For this exercise, write out the whole listing below exactly, omitting its images.

Segment Start: DATA SEGMENT

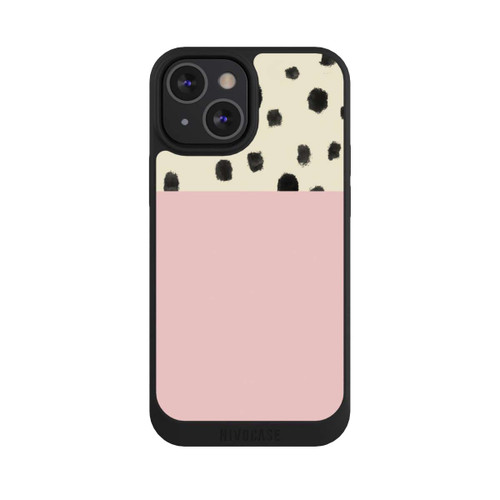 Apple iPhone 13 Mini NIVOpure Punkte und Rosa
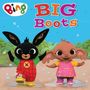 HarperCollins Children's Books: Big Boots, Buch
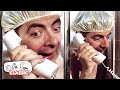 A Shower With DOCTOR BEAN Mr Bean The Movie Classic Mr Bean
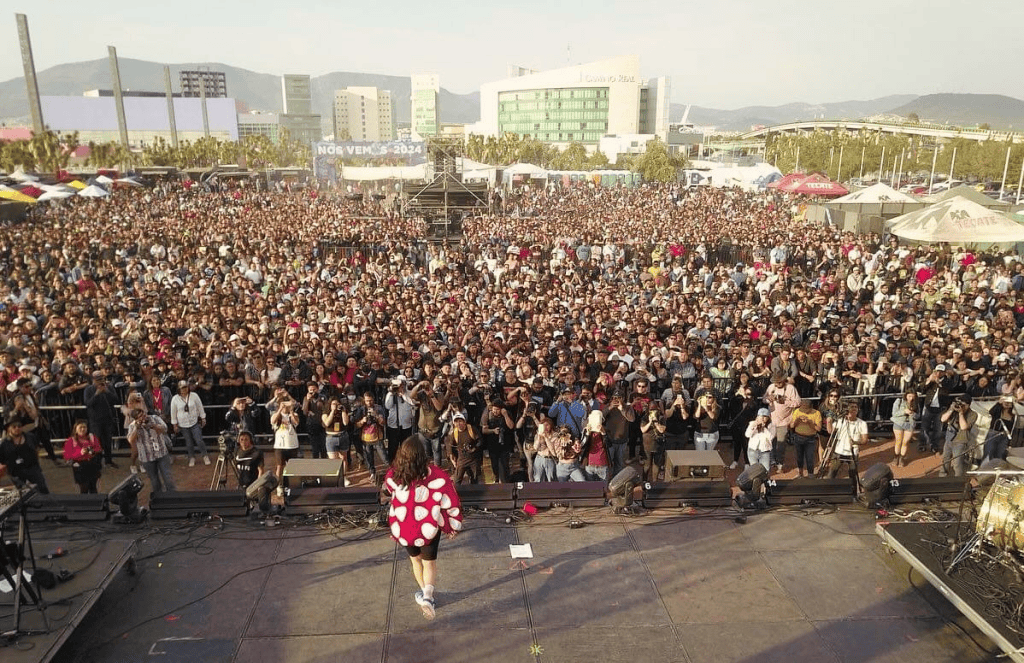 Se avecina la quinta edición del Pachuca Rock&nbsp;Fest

Segment End: DATA SEGMENT

## RESULT OF THE TASK
 Apple iPhone 13 Mini NIVOpure Punkte und Rosa
 HarperCollins Children's Books: Big Boots, Buch
 A Shower With DOCTOR BEAN Mr Bean The Movie Classic Mr Bean
 Se avecina la quinta edición del Pachuca Rock&nbsp;Fest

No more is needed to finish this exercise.